Le temps des épreuves
Mais le destin des grands hommes est rarement une ligne droite. La colonisation française s’étend, bouleversant royaumes et équilibres. Abdoulaye Niasse prend parti : il résiste. Aux côtés de figures comme Maba Diakhou Bâ, il participe aux combats, connaît l’exil en Gambie, endure la perte, la destruction, la douleur. Ses villages brûlent, ses proches souffrent, mais lui demeure inébranlable. Résister, pense-t-il, n’est pas seulement une option : c’est une obligation spirituelle.
Le voyage vers l’universel
En 1890, il part pour La Mecque. Ce pèlerinage, il l’accomplit comme une élévation. Sur sa route, il s’arrête en Égypte, à Al-Azhar, où ses pairs le reconnaissent comme un érudit accompli. Puis au Maroc, à Fès, il reçoit la Ijaza Itlaq, la plus haute autorisation de la Tijaniyya, consacrant son autorité spirituelle. Kaolack n’est plus seulement un carrefour du Sénégal : par lui, elle entre dans la cartographie des grandes cités soufies du monde musulman.
Léona Niassène, un foyer vivant
À son retour, il s’installe à Kaolack et y fonde, en 1911, Léona Niassène.

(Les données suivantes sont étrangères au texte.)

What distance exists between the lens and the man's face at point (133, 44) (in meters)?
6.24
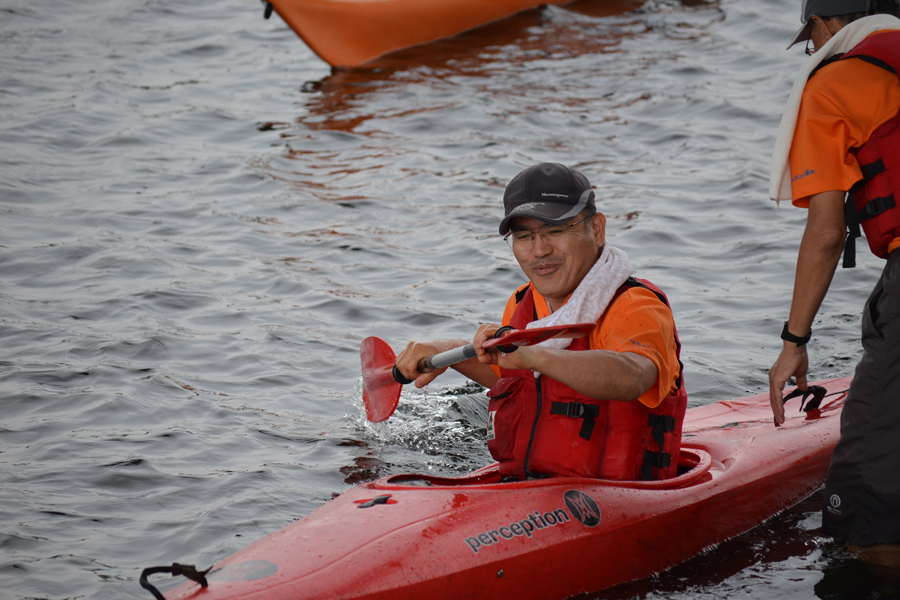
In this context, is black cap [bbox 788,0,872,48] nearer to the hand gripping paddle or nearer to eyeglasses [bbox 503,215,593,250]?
eyeglasses [bbox 503,215,593,250]

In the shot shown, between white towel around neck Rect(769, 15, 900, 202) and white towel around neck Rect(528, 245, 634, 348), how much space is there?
0.53 meters

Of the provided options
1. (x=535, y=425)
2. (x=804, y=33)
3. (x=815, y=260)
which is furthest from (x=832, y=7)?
(x=535, y=425)

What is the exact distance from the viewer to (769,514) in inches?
145

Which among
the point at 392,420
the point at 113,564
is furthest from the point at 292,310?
the point at 113,564

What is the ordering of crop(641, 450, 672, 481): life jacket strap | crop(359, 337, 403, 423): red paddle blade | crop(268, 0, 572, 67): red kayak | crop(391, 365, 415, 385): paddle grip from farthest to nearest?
crop(268, 0, 572, 67): red kayak → crop(359, 337, 403, 423): red paddle blade → crop(391, 365, 415, 385): paddle grip → crop(641, 450, 672, 481): life jacket strap

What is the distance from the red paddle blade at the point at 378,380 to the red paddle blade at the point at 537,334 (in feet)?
3.18

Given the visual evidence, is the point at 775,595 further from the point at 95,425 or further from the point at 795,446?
the point at 95,425

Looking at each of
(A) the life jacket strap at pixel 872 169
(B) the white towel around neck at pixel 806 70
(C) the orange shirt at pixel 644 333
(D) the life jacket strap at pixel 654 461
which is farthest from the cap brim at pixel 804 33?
(D) the life jacket strap at pixel 654 461

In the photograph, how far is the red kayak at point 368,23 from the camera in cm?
1116

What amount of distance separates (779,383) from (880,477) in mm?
422

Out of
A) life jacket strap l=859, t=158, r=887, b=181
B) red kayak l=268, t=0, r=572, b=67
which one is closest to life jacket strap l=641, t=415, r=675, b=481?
life jacket strap l=859, t=158, r=887, b=181

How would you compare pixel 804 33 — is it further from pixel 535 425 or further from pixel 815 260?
pixel 535 425

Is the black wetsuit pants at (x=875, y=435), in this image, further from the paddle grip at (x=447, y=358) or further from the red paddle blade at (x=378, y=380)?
the red paddle blade at (x=378, y=380)

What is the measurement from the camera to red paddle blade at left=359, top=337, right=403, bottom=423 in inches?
142
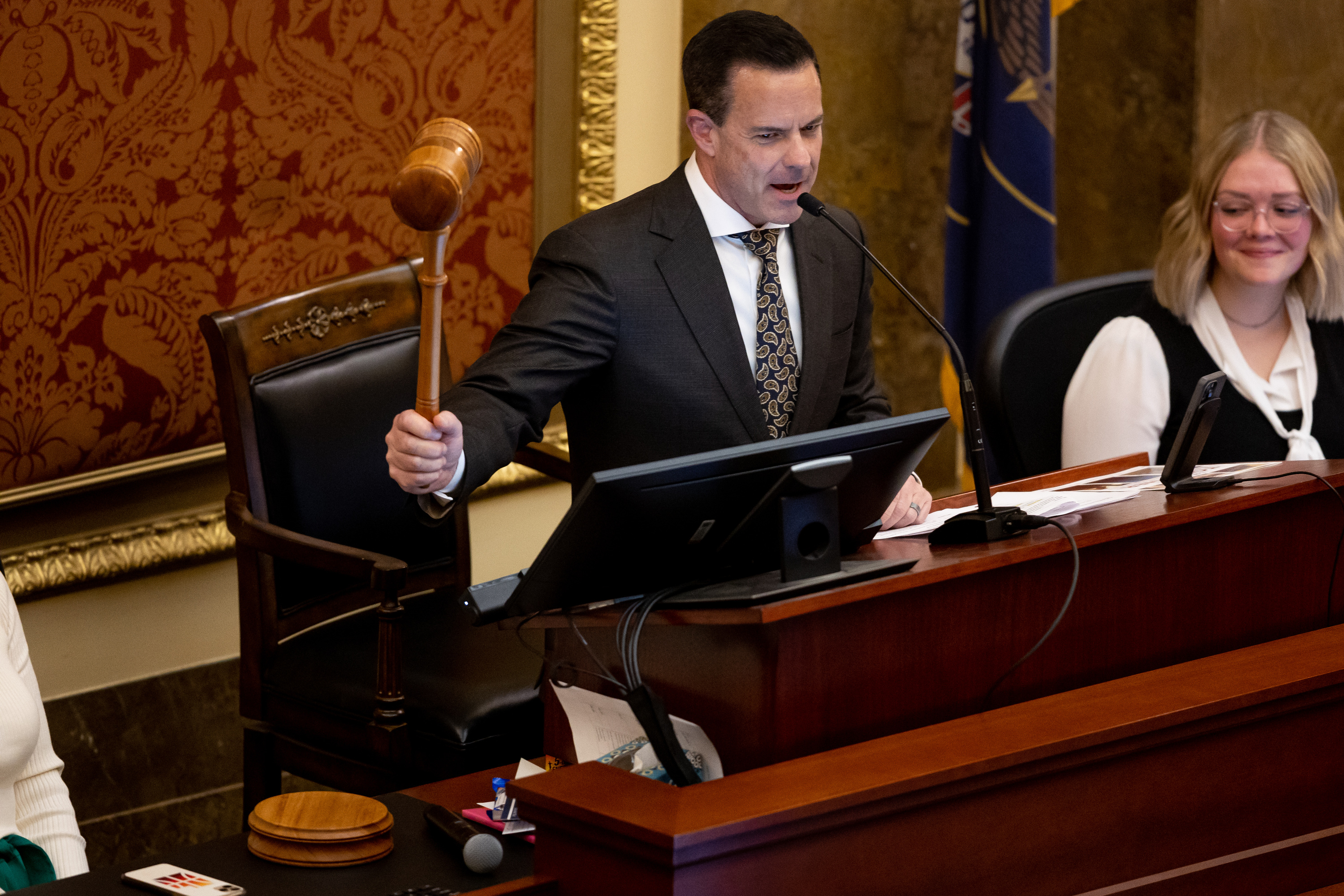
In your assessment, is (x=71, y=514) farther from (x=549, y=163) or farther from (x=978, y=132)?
(x=978, y=132)

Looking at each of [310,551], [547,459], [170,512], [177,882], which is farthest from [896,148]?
[177,882]

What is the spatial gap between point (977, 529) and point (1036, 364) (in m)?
1.28

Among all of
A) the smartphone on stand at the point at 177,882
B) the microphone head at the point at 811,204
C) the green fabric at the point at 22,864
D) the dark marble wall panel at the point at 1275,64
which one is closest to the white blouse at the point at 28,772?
the green fabric at the point at 22,864

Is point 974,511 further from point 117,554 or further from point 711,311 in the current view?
point 117,554

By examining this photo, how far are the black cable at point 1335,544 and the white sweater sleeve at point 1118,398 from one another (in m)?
0.82

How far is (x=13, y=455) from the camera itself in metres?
2.94

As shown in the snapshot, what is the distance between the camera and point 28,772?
1969mm

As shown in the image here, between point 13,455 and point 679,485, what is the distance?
193 cm

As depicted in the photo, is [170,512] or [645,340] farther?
[170,512]

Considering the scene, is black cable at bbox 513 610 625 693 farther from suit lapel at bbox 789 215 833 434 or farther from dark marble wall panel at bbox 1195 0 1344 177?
dark marble wall panel at bbox 1195 0 1344 177

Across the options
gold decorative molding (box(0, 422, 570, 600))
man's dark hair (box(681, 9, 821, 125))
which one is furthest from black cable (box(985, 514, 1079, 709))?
gold decorative molding (box(0, 422, 570, 600))

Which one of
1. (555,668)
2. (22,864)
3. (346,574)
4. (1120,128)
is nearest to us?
(555,668)

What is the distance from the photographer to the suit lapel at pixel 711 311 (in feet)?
7.43

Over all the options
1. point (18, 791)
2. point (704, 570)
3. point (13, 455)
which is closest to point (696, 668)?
point (704, 570)
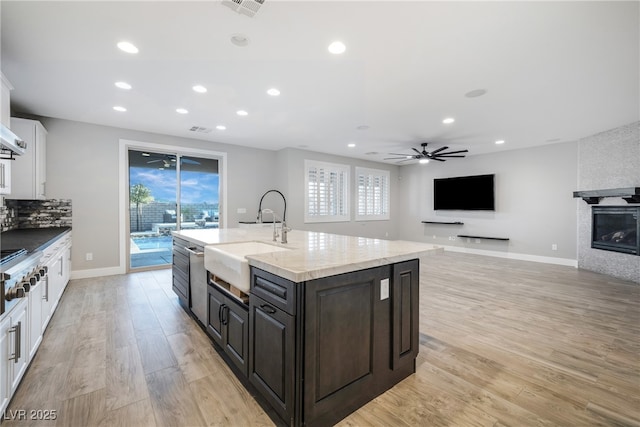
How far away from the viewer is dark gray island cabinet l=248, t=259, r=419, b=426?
1447 millimetres

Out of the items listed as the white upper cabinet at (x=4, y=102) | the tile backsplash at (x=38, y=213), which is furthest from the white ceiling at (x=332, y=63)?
the tile backsplash at (x=38, y=213)

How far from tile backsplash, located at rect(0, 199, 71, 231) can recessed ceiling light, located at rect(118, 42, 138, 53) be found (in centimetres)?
305

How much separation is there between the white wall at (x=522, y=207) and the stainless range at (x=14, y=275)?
27.0ft

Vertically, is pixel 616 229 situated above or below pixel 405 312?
above

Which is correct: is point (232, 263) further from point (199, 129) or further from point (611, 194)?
point (611, 194)

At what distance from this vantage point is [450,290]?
4125mm

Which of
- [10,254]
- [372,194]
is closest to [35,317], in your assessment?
[10,254]

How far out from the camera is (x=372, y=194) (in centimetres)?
852

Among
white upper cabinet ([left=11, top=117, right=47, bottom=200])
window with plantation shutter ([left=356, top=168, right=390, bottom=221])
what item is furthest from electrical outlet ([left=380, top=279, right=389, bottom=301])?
window with plantation shutter ([left=356, top=168, right=390, bottom=221])

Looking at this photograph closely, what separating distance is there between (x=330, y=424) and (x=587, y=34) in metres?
3.45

Plus qu’une cité, c’est un symbole. On y apprend, on y prie, on y vit. Des disciples affluent du Sénégal, de Gambie, du Mali, et plus tard d’Afrique entière. Là, Abdoulaye Niasse enseigne, écrit, conseille, console. La zaouïa devient un cœur battant, une lumière allumée dans une époque tourmentée.
La trace éternelle
Le 14 juin 1922, il rend l’âme à Kaolack. Mais sa mort n’est pas une fin : c’est une continuité. Sa tombe, dans la zaouïa qu’il avait fondée, reste un lieu de recueillement et de transmission. Son fils, Cheikh Ibrahim Niasse, Baye Niasse, donnera à cet héritage une dimension mondiale.